OBJECTIVE: Would you repeat, word for word, the lines from the one containing "What is the separation" through the one containing "376 centimetres"?

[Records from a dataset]
******

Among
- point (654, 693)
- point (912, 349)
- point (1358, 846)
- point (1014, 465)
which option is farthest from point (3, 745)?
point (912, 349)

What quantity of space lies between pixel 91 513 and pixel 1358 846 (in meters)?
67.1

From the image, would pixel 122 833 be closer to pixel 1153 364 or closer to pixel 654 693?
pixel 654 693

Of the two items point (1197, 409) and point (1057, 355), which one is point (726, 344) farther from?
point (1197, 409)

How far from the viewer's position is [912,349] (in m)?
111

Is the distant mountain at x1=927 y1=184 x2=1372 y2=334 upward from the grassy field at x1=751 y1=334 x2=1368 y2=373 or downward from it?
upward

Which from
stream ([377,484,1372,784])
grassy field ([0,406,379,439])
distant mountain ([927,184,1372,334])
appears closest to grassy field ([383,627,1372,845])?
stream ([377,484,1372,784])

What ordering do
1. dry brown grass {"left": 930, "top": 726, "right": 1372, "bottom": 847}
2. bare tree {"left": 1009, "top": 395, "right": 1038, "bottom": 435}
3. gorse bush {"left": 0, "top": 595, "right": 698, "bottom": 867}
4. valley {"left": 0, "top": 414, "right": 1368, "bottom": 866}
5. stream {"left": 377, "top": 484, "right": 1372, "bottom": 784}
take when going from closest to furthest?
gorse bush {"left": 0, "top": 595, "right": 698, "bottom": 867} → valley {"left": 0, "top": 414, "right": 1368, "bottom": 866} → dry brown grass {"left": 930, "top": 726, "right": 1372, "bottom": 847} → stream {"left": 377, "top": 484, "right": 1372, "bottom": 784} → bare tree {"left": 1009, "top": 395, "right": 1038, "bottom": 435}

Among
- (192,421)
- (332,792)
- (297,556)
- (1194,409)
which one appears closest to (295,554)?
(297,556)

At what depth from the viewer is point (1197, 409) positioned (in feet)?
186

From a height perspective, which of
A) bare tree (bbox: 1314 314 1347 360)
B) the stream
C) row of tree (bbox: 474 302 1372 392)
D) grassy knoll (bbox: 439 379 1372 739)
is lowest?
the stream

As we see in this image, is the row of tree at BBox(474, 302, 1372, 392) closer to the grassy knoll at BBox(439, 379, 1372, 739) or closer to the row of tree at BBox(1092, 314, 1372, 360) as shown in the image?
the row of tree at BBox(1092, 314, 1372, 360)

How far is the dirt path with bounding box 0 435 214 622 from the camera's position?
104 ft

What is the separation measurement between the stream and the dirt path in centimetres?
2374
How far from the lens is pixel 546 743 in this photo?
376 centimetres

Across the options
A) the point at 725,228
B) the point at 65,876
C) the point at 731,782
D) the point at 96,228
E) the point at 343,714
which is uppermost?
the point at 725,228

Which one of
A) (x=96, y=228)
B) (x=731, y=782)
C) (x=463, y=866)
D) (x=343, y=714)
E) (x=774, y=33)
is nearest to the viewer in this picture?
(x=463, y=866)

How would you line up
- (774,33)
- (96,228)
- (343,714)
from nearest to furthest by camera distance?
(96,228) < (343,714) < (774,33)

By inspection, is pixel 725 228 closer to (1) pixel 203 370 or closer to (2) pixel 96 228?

******

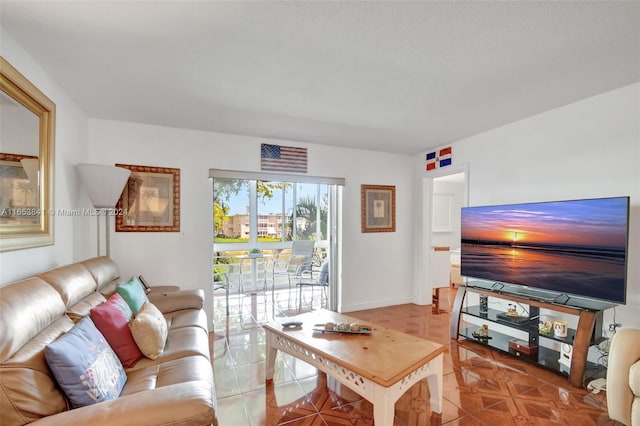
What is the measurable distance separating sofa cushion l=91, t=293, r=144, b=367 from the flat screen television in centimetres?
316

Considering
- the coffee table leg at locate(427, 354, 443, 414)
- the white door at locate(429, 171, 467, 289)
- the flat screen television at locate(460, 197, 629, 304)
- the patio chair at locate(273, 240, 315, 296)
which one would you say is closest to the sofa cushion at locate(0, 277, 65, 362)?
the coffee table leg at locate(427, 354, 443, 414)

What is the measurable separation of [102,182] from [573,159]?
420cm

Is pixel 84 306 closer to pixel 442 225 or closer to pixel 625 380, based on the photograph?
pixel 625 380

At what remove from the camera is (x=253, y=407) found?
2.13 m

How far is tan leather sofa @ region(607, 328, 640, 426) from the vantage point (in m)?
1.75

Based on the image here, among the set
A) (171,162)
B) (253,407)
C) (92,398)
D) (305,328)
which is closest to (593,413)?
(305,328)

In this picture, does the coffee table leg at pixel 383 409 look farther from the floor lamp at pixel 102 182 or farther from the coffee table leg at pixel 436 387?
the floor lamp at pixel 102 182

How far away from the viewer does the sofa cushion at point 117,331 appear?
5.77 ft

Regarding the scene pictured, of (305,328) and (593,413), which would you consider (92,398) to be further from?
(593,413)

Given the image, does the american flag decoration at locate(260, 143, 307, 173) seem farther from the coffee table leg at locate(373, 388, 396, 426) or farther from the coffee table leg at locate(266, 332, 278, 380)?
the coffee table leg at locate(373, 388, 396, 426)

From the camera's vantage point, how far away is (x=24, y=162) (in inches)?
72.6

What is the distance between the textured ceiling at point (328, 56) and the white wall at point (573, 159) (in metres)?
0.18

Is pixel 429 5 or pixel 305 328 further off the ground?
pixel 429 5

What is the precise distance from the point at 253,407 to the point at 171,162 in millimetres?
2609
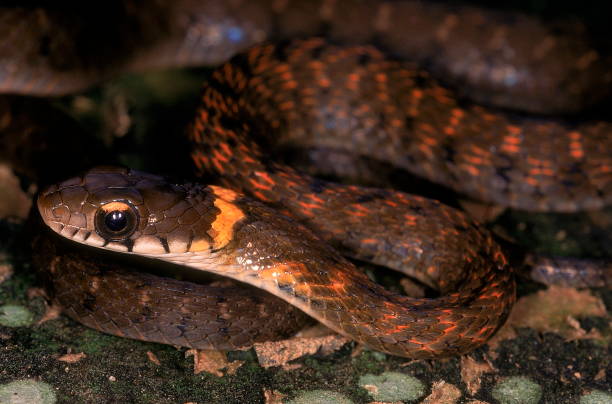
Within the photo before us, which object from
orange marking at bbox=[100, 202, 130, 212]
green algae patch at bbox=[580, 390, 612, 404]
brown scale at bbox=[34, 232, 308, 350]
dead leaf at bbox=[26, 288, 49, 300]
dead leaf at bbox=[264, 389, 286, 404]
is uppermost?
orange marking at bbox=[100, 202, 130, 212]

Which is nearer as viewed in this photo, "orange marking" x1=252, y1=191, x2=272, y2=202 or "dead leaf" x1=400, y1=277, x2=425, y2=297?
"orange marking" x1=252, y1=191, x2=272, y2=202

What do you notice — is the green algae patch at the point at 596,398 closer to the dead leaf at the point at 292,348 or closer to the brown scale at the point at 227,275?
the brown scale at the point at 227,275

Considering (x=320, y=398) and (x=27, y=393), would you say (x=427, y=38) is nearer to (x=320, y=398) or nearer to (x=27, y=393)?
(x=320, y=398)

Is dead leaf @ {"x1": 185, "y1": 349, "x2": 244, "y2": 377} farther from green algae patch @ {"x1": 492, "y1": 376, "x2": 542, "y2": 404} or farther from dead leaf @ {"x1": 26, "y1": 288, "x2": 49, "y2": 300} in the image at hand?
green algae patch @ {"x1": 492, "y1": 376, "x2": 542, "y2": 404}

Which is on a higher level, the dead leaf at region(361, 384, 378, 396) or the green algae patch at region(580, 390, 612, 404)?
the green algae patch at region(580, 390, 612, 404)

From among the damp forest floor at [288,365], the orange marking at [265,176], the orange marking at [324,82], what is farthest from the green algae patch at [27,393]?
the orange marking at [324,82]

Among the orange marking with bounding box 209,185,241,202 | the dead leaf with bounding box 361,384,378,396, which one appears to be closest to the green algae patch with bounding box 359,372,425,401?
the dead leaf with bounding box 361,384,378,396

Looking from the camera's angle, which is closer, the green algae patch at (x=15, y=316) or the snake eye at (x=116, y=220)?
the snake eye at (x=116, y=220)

******

TASK ANSWER:
What is the separation measurement between the stream and the dirt path in centimetres?
2374
How far from the lens is pixel 546 743 in this photo?
376 centimetres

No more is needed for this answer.